Dataset items
________________________

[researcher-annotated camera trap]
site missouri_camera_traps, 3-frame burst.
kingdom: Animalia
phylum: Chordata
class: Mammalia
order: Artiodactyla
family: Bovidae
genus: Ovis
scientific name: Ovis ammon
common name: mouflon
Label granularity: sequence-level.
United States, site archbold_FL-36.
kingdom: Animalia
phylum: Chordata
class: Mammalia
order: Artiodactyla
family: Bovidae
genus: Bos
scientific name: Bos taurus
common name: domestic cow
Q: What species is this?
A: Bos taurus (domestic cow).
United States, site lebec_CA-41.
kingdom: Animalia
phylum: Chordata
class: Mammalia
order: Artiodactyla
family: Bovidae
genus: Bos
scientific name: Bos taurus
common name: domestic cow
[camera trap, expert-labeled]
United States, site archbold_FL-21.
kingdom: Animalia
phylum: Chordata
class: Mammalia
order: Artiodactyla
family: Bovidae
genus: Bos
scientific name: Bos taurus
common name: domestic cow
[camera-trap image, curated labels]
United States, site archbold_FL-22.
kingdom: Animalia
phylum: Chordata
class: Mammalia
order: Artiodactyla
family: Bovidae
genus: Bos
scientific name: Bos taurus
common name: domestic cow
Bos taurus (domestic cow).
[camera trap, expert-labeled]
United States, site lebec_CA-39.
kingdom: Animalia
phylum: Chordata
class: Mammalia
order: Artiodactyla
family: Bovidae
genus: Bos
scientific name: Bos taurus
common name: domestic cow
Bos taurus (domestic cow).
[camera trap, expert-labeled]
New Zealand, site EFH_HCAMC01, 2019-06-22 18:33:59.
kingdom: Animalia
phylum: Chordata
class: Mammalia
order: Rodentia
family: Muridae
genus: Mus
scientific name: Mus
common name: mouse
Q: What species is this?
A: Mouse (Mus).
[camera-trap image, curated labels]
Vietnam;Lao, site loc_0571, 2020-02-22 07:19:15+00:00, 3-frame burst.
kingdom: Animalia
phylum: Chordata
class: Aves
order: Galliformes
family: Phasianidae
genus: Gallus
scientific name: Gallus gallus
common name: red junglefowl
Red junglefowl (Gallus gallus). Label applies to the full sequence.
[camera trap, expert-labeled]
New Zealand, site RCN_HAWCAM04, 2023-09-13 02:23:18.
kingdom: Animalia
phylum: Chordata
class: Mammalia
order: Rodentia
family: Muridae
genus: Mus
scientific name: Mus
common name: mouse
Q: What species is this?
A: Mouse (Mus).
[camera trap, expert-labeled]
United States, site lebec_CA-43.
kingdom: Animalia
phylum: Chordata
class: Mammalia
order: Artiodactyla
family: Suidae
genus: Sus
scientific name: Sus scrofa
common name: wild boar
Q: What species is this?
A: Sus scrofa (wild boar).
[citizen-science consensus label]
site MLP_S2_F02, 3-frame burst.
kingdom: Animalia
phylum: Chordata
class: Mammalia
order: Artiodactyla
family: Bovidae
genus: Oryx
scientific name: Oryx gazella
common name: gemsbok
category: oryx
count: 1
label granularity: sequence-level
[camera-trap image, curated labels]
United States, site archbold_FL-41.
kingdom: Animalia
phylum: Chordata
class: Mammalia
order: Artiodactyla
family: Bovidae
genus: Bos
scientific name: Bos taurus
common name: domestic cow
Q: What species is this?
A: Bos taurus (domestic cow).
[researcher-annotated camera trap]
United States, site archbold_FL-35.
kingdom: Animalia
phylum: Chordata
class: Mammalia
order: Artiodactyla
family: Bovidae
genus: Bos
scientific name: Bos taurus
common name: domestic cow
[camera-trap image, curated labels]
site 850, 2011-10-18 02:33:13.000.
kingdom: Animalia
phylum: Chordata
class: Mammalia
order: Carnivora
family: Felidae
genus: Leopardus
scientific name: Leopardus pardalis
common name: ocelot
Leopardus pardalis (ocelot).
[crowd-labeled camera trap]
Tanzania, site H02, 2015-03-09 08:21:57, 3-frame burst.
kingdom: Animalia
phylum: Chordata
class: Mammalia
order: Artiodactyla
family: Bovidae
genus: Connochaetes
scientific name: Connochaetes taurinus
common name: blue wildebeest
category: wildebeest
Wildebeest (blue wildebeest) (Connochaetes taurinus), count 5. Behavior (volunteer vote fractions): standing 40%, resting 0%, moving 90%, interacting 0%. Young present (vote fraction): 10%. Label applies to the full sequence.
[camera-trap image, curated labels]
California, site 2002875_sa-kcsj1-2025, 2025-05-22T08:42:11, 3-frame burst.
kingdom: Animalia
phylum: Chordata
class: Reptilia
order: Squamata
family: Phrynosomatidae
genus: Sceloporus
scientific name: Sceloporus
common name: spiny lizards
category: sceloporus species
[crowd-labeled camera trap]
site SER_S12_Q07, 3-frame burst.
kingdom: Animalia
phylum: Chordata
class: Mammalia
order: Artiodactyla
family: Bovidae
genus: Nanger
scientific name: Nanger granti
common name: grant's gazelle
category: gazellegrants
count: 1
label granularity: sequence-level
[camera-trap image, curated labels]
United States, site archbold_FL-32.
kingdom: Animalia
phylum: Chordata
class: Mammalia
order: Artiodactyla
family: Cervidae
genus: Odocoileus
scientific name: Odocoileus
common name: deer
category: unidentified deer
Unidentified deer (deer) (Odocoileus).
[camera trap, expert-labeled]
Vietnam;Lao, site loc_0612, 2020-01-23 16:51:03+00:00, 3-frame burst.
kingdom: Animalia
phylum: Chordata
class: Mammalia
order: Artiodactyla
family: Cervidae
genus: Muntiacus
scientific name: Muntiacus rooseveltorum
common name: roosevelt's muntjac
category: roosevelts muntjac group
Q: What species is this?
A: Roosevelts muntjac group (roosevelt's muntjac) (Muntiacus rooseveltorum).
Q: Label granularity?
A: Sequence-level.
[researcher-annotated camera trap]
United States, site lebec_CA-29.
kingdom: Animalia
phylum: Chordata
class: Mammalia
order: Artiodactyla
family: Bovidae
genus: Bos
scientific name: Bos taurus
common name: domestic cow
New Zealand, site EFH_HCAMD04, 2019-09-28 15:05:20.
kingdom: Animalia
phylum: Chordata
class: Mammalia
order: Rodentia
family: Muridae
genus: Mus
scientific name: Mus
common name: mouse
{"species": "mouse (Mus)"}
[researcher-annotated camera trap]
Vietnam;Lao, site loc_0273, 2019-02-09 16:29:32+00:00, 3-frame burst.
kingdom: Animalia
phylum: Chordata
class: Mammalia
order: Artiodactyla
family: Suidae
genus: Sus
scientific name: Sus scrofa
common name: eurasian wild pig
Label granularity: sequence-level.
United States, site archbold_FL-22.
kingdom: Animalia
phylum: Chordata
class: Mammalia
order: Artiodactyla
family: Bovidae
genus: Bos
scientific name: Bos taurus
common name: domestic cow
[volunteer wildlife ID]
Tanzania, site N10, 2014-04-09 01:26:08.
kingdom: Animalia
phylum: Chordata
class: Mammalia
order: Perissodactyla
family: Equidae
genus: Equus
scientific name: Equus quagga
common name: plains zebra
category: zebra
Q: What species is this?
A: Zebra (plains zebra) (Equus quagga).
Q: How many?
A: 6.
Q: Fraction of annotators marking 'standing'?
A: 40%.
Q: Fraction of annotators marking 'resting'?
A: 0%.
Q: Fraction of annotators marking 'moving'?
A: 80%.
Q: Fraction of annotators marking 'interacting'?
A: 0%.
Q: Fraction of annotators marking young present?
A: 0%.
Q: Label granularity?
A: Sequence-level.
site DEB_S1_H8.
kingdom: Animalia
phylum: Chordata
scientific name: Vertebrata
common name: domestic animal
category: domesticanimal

________________________

Across the data, count every line where the string "Vietnam" turns up, then write only that count.

3